De los grandes clubes de Europa el Madrid es el único que, gracias al madrilismo, ha perdido sus señas de identidad estéticas futbolísticas. A la Juve siempre le ha gustado el cicatero 1-0. Al Ajax, jugar con extremos. Al Manchester, el fútbol directo y vertical. Al Barcelona, la creación en el centro del campo. Al Bayern, la generosidad física. Al Milan, una agresividad narcisista. Desde que yo tengo uso de la memoria futbolística, el Madrid siempre apostó por un fútbol vistoso y coqueto (algo momentáneamente recuperado durante la etapa de Del Bosque, Zidane y Redondo, quien marcó aquel admirable gol en Old Trafford), pero a mediado de los 90 las gradas y medios madrilistas se juramentaron para que su gusto cambiara (siempre y cuando se ganase), dependiendo de donde soplaran los vientos del entrenador de turno: con Valdano, todos se enamoraron de la elaborada parsimonia del fútbol latinoamericano, esos mismos que con Capello se declararon admiradores de la disciplinada efectividad del calcio. Vaya de antemano que Mourinho es un hombre que nunca me ha caído mal (aunque tampoco me parece un ejemplo de simpatía, para que nos vamos a engañar) pero ya veréis como la misma gente que puso en la picota a Clemente por chulo y maleducado justificará el carácter del portugués (¡pero si con Schuster disculparon los desplantes a “Goyo” Manzano y hasta rieron los cortes de manga al banquillo del Athletic!).
Un conocido mío, durante años vinculado a las categorías infantiles y juveniles del Málaga y del CD Puerto Malagueño (para más señas madridista, que no madrilista), me contó la siguiente anécdota: Con motivo de recaudar fondos para una causa benéfica, el Puerto Malagueño consiguió la implicación de una categoría inferior del Real Madrid en un partido amistoso. El estadio Segalerva se llenó de muchos aficionados al fútbol, expectantes por ver algunas de las futuras estrellas de la Liga española. Dirigía aquel equipo un joven y prometedor entrenador que, años después, se convertiría en uno de los técnicos más cotizados de Europa.
A falta de pocos minutos para el final, cuando el Madrid ganaba por un gol de diferencia, el árbitro pitó un penalti a favor de los locales. El joven y prometedor entrenador, indignado por una decisión que el consideraba totalmente injusta, ordenó a sus pupilos la retirada a los vestuarios a modo de protesta. Aunque en el rostro de algunos chavales se leía el deseo de competir hasta el final, todos obedecieron sin rechistar.
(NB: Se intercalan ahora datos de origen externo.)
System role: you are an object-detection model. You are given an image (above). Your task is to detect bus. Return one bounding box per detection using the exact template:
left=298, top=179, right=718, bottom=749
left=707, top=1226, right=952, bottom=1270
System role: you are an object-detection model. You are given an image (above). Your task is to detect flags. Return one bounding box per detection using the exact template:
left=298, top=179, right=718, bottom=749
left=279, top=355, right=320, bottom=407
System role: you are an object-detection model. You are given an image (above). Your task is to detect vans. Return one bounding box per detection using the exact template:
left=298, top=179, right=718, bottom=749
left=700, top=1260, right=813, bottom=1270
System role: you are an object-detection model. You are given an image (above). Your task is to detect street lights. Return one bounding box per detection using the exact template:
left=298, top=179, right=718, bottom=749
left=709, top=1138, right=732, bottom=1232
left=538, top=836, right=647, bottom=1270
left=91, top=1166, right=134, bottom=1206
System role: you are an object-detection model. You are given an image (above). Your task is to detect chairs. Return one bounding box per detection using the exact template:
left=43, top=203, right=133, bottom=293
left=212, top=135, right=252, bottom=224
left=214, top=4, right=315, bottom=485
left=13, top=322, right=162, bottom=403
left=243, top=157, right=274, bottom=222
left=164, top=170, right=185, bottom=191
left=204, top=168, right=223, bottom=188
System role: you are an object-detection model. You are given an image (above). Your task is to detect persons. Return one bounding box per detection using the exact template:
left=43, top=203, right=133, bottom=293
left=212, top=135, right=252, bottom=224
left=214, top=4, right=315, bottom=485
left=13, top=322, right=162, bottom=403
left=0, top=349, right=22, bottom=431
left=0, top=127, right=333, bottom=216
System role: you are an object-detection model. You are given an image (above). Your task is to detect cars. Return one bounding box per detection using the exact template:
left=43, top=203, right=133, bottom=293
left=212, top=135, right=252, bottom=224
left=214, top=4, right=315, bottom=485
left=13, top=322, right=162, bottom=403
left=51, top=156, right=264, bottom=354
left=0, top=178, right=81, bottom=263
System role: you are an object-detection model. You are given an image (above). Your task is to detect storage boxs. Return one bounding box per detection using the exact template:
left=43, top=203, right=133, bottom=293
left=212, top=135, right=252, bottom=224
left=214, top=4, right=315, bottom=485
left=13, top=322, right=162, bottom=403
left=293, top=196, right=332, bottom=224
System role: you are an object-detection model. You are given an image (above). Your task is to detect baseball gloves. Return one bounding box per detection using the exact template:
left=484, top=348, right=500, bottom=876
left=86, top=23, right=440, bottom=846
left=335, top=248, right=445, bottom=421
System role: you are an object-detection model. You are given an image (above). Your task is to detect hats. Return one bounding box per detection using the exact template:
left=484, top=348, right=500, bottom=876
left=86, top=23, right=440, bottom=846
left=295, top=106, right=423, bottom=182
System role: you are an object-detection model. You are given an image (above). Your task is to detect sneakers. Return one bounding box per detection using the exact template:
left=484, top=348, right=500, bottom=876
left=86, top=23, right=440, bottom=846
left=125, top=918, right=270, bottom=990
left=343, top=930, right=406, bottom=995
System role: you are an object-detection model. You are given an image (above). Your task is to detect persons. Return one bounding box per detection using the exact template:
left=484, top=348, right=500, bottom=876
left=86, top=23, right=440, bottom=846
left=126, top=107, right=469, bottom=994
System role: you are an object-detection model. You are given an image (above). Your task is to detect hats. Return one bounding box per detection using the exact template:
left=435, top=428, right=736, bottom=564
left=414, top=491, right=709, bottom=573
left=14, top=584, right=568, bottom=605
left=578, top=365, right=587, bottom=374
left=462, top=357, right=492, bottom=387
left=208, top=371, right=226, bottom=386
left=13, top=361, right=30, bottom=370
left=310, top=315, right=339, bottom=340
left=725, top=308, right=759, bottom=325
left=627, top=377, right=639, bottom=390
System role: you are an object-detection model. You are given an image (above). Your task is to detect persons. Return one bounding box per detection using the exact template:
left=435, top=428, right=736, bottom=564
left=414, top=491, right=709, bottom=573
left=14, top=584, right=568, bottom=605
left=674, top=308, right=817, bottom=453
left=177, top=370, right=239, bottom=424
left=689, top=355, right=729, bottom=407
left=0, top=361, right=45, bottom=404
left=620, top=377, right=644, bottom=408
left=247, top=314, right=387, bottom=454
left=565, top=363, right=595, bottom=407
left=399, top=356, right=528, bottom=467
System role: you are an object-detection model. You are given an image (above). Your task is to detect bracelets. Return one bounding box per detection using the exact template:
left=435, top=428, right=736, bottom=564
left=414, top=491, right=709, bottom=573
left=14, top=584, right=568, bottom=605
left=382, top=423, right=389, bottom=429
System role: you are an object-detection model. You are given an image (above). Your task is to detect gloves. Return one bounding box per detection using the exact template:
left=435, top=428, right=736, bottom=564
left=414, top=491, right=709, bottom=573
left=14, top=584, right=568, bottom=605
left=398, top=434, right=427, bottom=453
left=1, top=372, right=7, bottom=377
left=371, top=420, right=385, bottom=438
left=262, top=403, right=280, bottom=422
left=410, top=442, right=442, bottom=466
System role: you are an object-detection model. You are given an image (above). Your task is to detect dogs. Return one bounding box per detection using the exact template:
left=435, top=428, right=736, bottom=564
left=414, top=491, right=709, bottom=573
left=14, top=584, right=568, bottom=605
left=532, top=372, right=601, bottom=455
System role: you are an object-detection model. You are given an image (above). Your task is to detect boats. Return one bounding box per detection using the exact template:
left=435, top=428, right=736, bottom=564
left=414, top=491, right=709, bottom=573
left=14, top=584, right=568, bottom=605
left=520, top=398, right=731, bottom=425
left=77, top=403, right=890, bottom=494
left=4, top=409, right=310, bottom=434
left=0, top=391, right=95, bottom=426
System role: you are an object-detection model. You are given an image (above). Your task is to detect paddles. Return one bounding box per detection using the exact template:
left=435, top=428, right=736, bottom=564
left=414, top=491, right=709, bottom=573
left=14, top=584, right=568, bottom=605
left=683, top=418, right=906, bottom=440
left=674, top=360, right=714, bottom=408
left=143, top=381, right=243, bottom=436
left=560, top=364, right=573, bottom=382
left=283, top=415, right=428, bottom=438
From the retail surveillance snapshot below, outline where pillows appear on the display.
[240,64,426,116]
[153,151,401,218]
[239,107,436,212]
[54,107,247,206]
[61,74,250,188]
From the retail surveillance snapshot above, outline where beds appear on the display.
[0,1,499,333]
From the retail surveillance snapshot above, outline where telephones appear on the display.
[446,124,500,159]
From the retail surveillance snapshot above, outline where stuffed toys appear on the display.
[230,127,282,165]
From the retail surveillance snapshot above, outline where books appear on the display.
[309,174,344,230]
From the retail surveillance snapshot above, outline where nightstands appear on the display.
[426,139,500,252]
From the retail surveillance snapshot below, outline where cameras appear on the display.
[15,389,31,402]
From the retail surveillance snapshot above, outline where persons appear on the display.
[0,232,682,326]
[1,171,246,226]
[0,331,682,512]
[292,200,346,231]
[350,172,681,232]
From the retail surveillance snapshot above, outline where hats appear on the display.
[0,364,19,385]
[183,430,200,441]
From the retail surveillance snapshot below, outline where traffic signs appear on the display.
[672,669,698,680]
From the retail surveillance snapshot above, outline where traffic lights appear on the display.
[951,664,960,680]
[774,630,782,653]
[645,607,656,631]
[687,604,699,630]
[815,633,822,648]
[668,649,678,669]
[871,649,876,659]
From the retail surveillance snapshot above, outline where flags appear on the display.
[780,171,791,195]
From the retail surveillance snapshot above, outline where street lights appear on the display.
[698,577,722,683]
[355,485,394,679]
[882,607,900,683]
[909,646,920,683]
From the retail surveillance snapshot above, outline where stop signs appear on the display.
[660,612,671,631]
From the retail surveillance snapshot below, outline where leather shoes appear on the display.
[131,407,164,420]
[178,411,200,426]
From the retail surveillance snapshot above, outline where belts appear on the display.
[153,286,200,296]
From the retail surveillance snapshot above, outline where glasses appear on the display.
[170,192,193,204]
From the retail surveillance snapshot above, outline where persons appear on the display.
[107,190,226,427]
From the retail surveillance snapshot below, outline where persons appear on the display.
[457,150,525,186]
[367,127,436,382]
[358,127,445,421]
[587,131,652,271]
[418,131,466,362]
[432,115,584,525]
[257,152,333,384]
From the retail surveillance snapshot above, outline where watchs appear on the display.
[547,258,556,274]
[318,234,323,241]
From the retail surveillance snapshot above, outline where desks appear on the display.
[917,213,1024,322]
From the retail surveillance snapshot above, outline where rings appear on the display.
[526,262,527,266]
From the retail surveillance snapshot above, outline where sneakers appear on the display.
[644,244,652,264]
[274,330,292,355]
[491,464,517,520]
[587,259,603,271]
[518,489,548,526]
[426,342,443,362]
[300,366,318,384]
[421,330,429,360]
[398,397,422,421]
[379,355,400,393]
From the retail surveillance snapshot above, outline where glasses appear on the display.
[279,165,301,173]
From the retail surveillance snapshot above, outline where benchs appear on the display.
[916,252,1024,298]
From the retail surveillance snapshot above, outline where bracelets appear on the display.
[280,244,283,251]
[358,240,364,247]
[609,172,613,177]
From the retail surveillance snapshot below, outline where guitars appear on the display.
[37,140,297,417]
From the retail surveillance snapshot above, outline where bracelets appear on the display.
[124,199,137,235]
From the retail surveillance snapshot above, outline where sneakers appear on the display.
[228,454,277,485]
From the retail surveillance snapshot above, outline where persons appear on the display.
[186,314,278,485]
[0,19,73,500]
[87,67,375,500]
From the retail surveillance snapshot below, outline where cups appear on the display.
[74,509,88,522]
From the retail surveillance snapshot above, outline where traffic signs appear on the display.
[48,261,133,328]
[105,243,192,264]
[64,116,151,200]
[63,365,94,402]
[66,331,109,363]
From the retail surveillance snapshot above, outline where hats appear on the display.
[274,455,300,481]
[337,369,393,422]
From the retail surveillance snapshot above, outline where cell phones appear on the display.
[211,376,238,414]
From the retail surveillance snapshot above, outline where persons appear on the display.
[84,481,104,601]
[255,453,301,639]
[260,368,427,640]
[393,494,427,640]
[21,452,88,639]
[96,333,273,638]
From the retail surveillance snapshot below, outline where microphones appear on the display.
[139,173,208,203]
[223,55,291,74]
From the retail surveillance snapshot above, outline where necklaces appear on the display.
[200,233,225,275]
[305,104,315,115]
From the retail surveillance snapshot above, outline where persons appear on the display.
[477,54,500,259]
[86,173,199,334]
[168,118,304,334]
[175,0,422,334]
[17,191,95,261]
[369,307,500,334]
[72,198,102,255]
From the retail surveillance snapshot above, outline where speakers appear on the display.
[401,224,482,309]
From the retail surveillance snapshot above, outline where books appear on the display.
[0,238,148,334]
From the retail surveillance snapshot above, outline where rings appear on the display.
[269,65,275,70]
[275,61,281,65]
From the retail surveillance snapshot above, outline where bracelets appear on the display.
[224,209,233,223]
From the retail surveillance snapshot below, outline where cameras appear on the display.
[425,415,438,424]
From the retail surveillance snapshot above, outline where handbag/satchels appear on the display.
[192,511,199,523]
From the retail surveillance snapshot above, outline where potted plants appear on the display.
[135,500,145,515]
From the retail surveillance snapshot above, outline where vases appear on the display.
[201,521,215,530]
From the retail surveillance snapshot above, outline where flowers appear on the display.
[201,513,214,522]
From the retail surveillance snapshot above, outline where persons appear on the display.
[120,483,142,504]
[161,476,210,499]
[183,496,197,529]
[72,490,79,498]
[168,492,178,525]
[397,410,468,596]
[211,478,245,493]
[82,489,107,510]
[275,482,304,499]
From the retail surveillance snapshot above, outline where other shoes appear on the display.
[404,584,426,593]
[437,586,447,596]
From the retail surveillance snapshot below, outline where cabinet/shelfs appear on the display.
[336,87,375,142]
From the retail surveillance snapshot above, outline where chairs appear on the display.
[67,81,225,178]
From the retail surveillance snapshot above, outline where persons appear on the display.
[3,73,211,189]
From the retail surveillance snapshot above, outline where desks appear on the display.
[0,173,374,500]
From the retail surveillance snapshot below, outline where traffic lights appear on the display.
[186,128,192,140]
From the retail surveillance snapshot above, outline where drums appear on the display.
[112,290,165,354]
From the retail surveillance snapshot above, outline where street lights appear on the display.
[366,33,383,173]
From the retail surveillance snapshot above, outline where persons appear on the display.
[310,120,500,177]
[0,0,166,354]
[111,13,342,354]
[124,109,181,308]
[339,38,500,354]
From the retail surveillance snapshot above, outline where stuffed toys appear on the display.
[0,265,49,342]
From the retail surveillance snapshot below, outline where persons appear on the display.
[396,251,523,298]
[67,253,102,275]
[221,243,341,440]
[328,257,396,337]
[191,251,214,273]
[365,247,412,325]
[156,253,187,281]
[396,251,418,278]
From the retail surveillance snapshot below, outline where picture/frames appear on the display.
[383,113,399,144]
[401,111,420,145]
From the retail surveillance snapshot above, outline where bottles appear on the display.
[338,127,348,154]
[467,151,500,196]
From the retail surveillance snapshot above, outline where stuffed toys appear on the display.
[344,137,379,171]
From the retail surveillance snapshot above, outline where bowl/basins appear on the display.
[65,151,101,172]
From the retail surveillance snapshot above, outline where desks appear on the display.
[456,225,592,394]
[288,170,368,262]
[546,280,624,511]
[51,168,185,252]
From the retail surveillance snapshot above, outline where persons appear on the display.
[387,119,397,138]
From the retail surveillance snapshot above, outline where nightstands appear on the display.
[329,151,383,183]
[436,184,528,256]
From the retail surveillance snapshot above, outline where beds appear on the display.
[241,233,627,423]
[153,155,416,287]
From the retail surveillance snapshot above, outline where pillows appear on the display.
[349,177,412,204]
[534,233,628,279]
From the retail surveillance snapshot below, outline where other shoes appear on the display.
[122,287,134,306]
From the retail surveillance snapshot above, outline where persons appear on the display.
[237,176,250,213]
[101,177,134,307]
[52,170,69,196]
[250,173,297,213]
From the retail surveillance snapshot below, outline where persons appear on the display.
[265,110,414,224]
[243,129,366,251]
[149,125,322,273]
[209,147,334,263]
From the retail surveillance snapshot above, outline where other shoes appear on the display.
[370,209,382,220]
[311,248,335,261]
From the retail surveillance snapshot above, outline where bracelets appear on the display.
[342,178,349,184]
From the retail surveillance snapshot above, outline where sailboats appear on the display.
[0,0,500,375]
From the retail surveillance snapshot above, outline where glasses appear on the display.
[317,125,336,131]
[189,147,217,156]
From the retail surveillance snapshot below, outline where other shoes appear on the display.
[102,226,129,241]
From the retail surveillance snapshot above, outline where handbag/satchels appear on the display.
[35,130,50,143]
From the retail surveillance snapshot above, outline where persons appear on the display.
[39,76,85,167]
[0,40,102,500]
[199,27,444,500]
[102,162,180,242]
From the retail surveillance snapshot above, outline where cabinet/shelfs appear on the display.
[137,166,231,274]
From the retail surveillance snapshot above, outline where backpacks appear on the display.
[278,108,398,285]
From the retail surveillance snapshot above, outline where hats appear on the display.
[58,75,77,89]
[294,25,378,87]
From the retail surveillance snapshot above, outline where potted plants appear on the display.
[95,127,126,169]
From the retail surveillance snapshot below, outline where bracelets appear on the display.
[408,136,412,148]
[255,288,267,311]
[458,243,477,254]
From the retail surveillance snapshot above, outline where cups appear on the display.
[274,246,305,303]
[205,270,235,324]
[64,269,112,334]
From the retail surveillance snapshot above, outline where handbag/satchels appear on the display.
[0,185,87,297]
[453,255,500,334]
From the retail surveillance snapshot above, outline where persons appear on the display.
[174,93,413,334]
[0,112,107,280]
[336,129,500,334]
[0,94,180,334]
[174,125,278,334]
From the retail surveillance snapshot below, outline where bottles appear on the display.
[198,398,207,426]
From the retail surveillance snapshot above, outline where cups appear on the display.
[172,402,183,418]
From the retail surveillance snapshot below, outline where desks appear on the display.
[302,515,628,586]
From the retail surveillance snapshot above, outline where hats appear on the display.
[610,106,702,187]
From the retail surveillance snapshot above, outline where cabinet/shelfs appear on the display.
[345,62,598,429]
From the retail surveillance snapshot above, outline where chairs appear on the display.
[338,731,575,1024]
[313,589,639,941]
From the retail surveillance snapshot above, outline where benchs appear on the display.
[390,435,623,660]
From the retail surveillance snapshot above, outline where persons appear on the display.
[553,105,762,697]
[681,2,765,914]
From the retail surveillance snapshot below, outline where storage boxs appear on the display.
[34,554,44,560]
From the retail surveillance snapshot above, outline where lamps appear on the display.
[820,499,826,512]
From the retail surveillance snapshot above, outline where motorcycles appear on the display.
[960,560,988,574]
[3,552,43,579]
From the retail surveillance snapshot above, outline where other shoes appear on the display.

En el equipo contrario el ambiente era aún más desolador ¿qué niño no habrá soñado con poder derrotar a uno de los grandes? Un pobre entrenador de equipo modesto, pensando en que sus chicos pudieran mantener el sueño hasta el final, se atrevió a entrometerse en el vestuario madridista de forma humilde y reverente para proponer, a espaldas del árbitro, el siguiente arreglo: estaban dispuestos a marrar el penalti e intentar empatar el partido por otros medios en el tiempo que restaba.
Los dos equipos regresaron a la tierra (Segalerva no tiene césped) y, para que un joven y prometedor entrenador durmiera tranquilo aquella noche, un niño se tragó el orgullo con su saliva, se secó las lágrimas, y lanzó el penalti al banderín de corner. Muchos habrán intuido el desenlace de esta historia: el marcador se mantuvo inmóvil hasta el pitido final.
Aquella fue una jornada gloriosa para el madrilismo.